I probably won't get it right. But, there's always the next baby...

7 comments:

  1. Oh, I shouldn't read things like this at work, now I'm all teary and such. What a beautiful tribute to YOUR first year as Charlotte's momma!

    ReplyDelete
  2. Happy birthday, Lotte. And Congrats on that first year, Megs. She is such a wonderful little bundle. Great pictures.

    ReplyDelete
  3. Congratulations to both of you on your first year! She's a looker, your kid! :)

    ReplyDelete
  4. Oh, this post made me all teary. Happy, happy birthday, Charlotte- and Megan! I promise you that the next few months are just as cool as you've hoped they might be. I was just like you - not a huge fan of the newborn stage (LMAO at "cheating on potato baby...you're funny, lady!) and always skipping ahead in the baby books to see what was up next. So the nostalgia hit me hard the night before my son's first birthday.. I was holding him in the rocker and just started crying.
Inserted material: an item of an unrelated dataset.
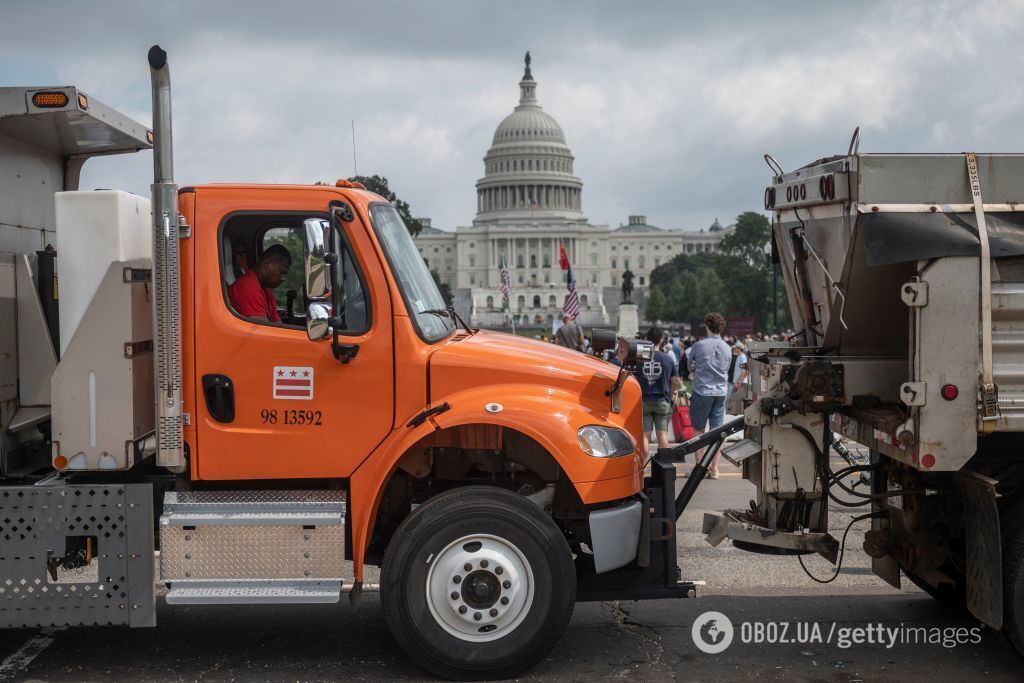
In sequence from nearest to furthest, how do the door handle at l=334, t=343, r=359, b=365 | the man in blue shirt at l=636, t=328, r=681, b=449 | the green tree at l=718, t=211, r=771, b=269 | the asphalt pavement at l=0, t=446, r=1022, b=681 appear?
the door handle at l=334, t=343, r=359, b=365 → the asphalt pavement at l=0, t=446, r=1022, b=681 → the man in blue shirt at l=636, t=328, r=681, b=449 → the green tree at l=718, t=211, r=771, b=269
It was so weird.

    Anyway, I am loving the toddler stage, even though the temper tantrums aren't the greatest. It's so cool to see them become more human-like by the day.

    Congrats on a great first year. And I can't wait to actually meet this kid - I bet Charlotte and FC will get along VERY well.

    ReplyDelete
  5. Megan, Charlotte is way too cute! Congrats to you on being a Mom for a year and being a great one!

    ReplyDelete
  6. Thanks, all!

    Perpetua, Granted, I've only seen the top of E's head, but he has AWESOME hair.

    FFF, good to know I have so much to look forward to. And I can't wait to see how our kids interact, as well. I bet it will be cute overload! :)

    ReplyDelete
  7. Aw, happy birthday Charlotte! I know what you mean about just wanting to hold them and get a hug and they're all, sorry, I'm out of here Mom!